Environmental enrichment reverses cognitive and molecular deficits induced by developmental lead exposure
Article first published online: 25 NOV 2002
Copyright © 2002 Wiley-Liss, Inc.
Annals of Neurology
Volume 53, Issue 1, pages 50–56, January 2003
How to Cite
Guilarte, T. R., Toscano, C. D., McGlothan, J. L. and Weaver, S. A. (2003), Environmental enrichment reverses cognitive and molecular deficits induced by developmental lead exposure.
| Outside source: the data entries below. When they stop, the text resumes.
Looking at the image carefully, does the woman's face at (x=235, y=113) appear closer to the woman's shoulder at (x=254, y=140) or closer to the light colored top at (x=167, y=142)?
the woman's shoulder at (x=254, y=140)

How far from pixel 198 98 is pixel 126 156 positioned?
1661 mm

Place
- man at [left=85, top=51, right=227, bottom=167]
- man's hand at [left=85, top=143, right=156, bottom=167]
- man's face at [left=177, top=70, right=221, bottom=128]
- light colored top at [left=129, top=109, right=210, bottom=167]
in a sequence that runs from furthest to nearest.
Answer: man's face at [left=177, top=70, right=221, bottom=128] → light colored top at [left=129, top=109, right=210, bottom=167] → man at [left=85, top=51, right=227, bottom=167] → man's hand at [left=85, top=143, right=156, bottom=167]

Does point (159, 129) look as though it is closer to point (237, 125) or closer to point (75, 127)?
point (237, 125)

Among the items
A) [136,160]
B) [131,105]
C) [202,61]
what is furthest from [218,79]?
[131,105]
Ann Neurol., 53: 50–56. doi: 10.1002/ana.10399
- Issue published online: 31 DEC 2002
- Article first published online: 25 NOV 2002
- Manuscript Accepted: 23 AUG 2002
- Manuscript Revised: 5 AUG 2002
- Manuscript Received: 20 JUN 2002
- National Institute of Environmental Health Sciences. Grant Numbers: ES06189, ES07141
Long-term deficits in cognitive function are the principal effects of lead (Pb2+) exposure in children and can be modeled in experimental animals. Current therapeutic approaches in the treatment of childhood Pb2+ intoxication are not effective in reversing learning deficits once they have occurred. We report that environmental enrichment reverses long-term deficits in spatial learning produced by developmental Pb2+ exposure in rats. Enhanced learning performance of Pb2+-exposed animals reared in an enriched environment was associated with recovery of deficits in N-methyl-D-aspartate receptor subunit 1 (NR1) mRNA and induction of brain-derived neurotrophic factor (BDNF) mRNA in the hippocampus. The effect of environmental enrichment on NR1 and BDNF gene expression was specific to Pb2+-exposed animals and was present in the absence of changes in the NR2B subunit of the N-methyl-D-aspartate receptor, GluR1, αCamKII, or PSD-95 gene expression measured in the same animals. Our findings demonstrate that the learning impairments and NR1 subunit mRNA deficits resulting from developmental Pb2+ exposure are reversible if the animals are provided with an enriched environment even after the exposure has occurred. We propose environmental enrichment as a basis for the treatment of childhood Pb2+ intoxication.